Mehrdad Sedaghat-Baghbani
Assistant Professor
Florida Atlantic University
Having a logical and possible image of the future keeps us safe from natural disasters and leads us to welcome new opportunities. Through speculative design, we can propose future scenarios that we prefer rather than one we just encounter. Benjamin Bratton writes that “Speculative design confronts an uncertain and ambiguous future and seeks to give it shape.”

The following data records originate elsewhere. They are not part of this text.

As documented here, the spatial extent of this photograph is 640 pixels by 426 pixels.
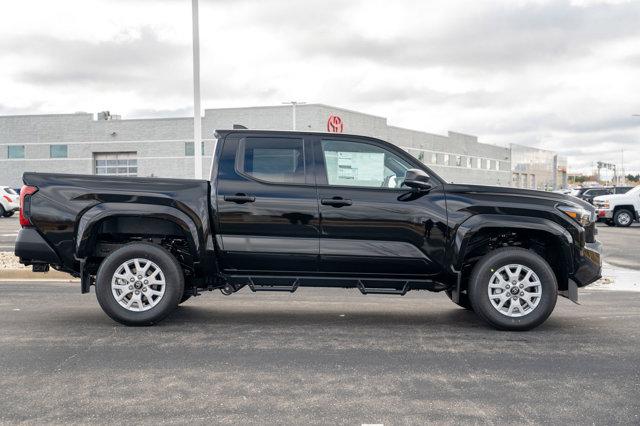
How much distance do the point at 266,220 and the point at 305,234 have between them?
412 mm

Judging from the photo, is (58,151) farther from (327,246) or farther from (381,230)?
(381,230)

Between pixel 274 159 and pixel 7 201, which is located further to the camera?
pixel 7 201

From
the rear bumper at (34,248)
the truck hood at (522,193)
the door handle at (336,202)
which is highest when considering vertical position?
the truck hood at (522,193)

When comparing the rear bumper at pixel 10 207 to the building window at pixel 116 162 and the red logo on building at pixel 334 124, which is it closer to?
the building window at pixel 116 162

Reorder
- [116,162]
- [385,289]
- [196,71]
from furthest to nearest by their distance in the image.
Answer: [116,162] → [196,71] → [385,289]

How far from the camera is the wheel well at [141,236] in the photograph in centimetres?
627

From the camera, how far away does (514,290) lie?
6.09 m

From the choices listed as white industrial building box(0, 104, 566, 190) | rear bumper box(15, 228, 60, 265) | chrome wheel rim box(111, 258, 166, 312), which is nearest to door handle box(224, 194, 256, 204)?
chrome wheel rim box(111, 258, 166, 312)

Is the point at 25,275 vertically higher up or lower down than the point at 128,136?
lower down

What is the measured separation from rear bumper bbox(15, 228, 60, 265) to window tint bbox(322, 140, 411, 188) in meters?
2.89

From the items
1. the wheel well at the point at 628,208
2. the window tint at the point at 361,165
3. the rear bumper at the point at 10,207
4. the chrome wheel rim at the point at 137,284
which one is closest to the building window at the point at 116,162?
the rear bumper at the point at 10,207

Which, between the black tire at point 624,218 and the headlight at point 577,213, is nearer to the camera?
the headlight at point 577,213

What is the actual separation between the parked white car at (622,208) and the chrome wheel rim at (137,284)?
24042 mm

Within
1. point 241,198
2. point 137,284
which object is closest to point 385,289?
point 241,198
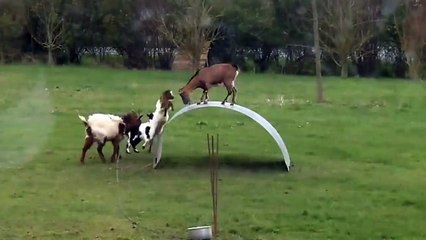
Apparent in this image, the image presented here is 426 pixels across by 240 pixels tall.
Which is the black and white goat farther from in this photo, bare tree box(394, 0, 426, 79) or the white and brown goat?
bare tree box(394, 0, 426, 79)

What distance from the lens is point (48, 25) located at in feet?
99.2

Design is a future-oriented discipline that goes beyond traditional realms of production and communication. It is expected that design plays a greater role of socio-technical intervention. Synchronizing design students and the educational system with these emerging demands has always been one of the main challenges of design educators. According to Dunne and Raby in their book Speculative Everything, designers should not just address issues of today, but also take a look into the future and ask, “How can we address future challenges with design?” In design education, it is vital to bring future thinking into class projects not only to introduce students to larger disciplinary conversations but also to provide them with critical tools to map a satisfying picture of the future as designer citizens. But it is important to understand that speculative design is not a prediction of the future. Rather, it creates a narrative of possible future realities that help us question the possible implications for all aspects of society.
In the course of an exercise in problem-solving and macro approaches to projects in an undergraduate level visual design course at Florida Atlantic University, students were asked to speculate about a product of the future by analyzing a current advanced technology. By studying the path of emergence and the development of that technology to date, they were able to speculate about the direction of this progress over a period of twenty years. Being careful to avoid temptations for fantasy, they were able to envision a future that is plausible and probable, but not impossible. In a four-week long project, the outcomes were various future products for society that were presented as prototypes and posters by the students in the class.
This presentation addresses the methods and processes we used to design the future as a Graphic Design class project, and it showcases several student projects in order to have a better understanding of the process.
This research was presented at the Design Incubation Colloquium 7.3: Florida Atlantic University on Saturday, April 10, 2021.